Researchers will be able to use Naegle’s and Sloutsky’s new tool, for example, to understand how highly similar proteins evolved and then design better drugs to target a protein more specifically. Naegle also imagines a physician trying to use medical imaging to discern the exact location and shape of a mass hidden deep inside a patient’s body; this more accurate modeling tool could help the physician better understand the mass without cutting the patient open.
“George E.P. Box’s much quoted philosophy about models is relevant here: ‘Essentially, all models are wrong, but some are useful,’” Naegle said. “We now have a quantifiable way to ask how good a model is, and by using the most useful parts across lots of models, we can build better models.”

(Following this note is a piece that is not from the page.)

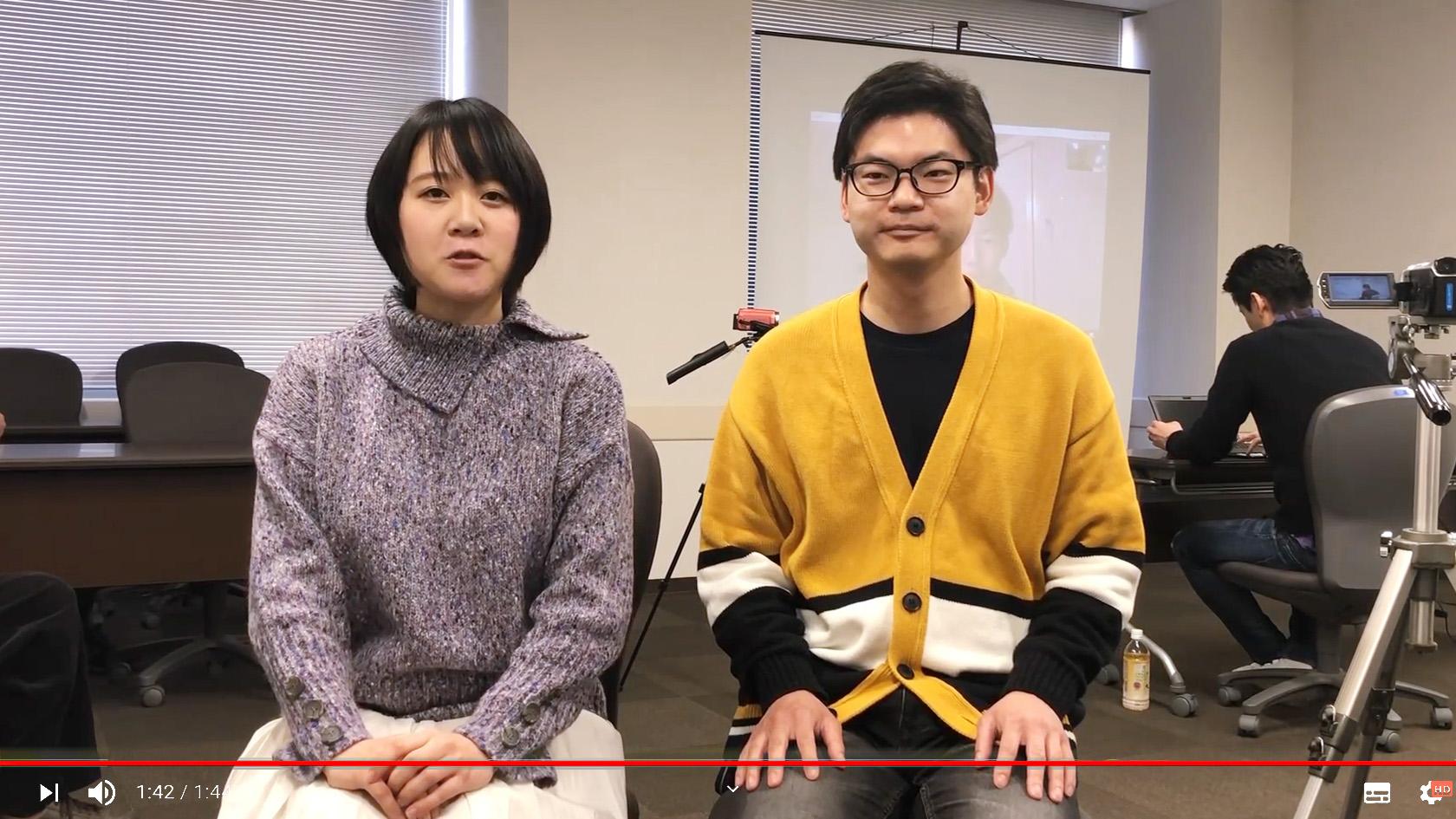 dokkyo-news.com ライブニュース:ブンデスリーグの日本人デスク目指して!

Reference: “ASPEN, a methodology for reconstructing protein evolution with improved accuracy using ensemble models” by Roman Sloutsky and Kristen M Naegle, 17 October 2019, eLife.
I want to be doing something like this. Working on scientific data, contributing to the lore that shakes up systems. Sigh…
A terrific article, a breath of fresh air. This should help address many challenges that micro organic chemistry has elucidated. It’s time to revamp some older notions. Keep it up.
Great article, horrible headline. The “all models are wrong” quote has nothing to do with evolution, and the anti-evolution people will think it is.
If this site is pro-science, they should change the headline and better supervise whoever wrote it.
Agreed. This might have been interesting, except I kept reading for the part where the headline was shown to be correct. It wasn’t there, so the read became irritating.
I was distracted by that irritation, and found it difficult to focus on what was actually being claimed.
A click-bait title like this makes me want to stop reading your site. The title is COMPLETELY incorrect, and you should be embarrassed.
NEW THE CONSTANT NEW –DISCOVERIES. NONE CEASING AWARENESS OF THOUGHT AND CREATION? AN INFINITY OF PARTSAND PEICES, FREETHINKING ENERGIES. A TORTURE FOR THE AI IGNORANT. HOW TO HARNESS COGNIZANT ENERGIES? THE MYSTICAL SSENCE OF BEING? GENIUS IS RISING.
ASK BILLY BOY
Evolutionary models are generally wrong because they infer absolutisms when 100-years ago Einstein discovered everything in the universe is an interconnected hierarchy of relativity. All models we come up with will always be incomplete, but they must become better proxies of the normalizations of truth we continue to discover. It for the stifling rule of absolutism not just our models of evolution fail us but our operating-systems of humanity, across the board, fail to be able to trace and promote the expanding fractal of human ingenuity responsible for our adaptability to the change nature continues to throw our way.
The profusion of flawded deductions of the limited homo sapient brain matter serve a purpose. Even love lack perfection. Still the smallest grasp of reality –truth–can calm a tortured humanity. Imperative to fight on. Continuously inflame the brain. Failure –anguish–a piece of the game of life.